Junior Achievement Africa CEO Simi Nwogugu, called on Nigeria’s changemakers to apply or be nominated for the inaugural Africa Education Medal. Simi Nwogugu has joined leading figures from across Africa in support of the new award that will be given to an outstanding individual who has demonstrated impact, leadership, and advocacy in the field of education.

In the decades leading up to the pandemic, Africa had been making great strides in boosting school enrolment. To protect and expand upon these vital gains in the wake of COVID. Teachers, NGOs, politicians, tech entrepreneurs, and figures from the public and private sectors, will need to work together to build a future where every child in Africa can achieve the quality education that is their birthright.

The Africa Education Medal has been launched to recognise the tireless work of those who are transforming education across the continent. And to celebrate the stories of those who have lit the spark of change so others will be inspired to take up the torch.

Brad Pulford, Managing Director at HP Africa, said: “HP has been committed to enabling better learning outcomes for 100 million people between 2015-2025. Achieving this bold goal wouldn’t be possible without empowered education leaders and trailblazers who are at the forefront of the rapidly changing education environment. A quality education empowers not just individuals, but entire communities. It will skill the next generation to fulfil their full potential in a world being transformed by technology.

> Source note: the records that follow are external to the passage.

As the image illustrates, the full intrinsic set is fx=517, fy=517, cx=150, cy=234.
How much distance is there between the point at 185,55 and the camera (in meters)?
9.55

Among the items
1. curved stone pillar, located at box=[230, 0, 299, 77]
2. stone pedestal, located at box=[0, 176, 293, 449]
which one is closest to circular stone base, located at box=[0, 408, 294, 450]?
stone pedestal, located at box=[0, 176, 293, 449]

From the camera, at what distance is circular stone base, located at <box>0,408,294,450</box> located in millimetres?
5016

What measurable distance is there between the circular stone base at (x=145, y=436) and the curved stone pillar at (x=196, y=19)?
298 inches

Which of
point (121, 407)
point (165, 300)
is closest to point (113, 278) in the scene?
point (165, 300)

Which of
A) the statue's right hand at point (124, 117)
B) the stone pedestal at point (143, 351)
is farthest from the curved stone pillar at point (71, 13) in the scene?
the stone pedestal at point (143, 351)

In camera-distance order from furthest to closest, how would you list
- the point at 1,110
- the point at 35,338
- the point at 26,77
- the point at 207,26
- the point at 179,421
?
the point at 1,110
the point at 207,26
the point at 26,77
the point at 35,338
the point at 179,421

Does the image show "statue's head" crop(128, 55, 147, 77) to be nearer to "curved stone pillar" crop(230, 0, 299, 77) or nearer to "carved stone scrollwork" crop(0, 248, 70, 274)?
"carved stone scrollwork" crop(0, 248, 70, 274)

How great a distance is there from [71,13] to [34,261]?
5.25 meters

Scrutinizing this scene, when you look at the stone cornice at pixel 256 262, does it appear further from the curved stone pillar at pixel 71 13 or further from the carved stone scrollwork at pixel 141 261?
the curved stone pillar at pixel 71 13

The Africa Education Medal not only honours the tireless work of those seeking to improve education all across Africa. But gives them a platform to amplify their voices and inspire others to follow their examples.”

Simi Nwogugu, CEO of Junior Achievement Africa, said: “A good education will empower young people in Nigeria and across Africa. To fulfil their full potential, secure better lives for themselves, their families, and their communities. I am a beneficiary of great educational institutions from attending a public secondary school in Lagos, Nigeria. To attaining an MBA at Harvard Business School, which empowered me to return to Nigeria to expand the work of JA across Nigeria and the continent. Africa’s great changemakers know education is the key to our continent’s prosperity in a global economy. I urge inspirational leaders from Nigeria and across Africa to step forward and apply for the Africa Education Medal so their stories can inspire thousands more.”

Vikas Pota, Founder and CEO of T4 Education: “Quality education will help African countries grow and prosper. And it will help Africa produce the public leaders of tomorrow who will go on to grapple with the continent’s greatest challenges from inequality, to climate change, food insecurity and disease. The Africa Education Medal recognises those who are working every day to make that vision a reality.”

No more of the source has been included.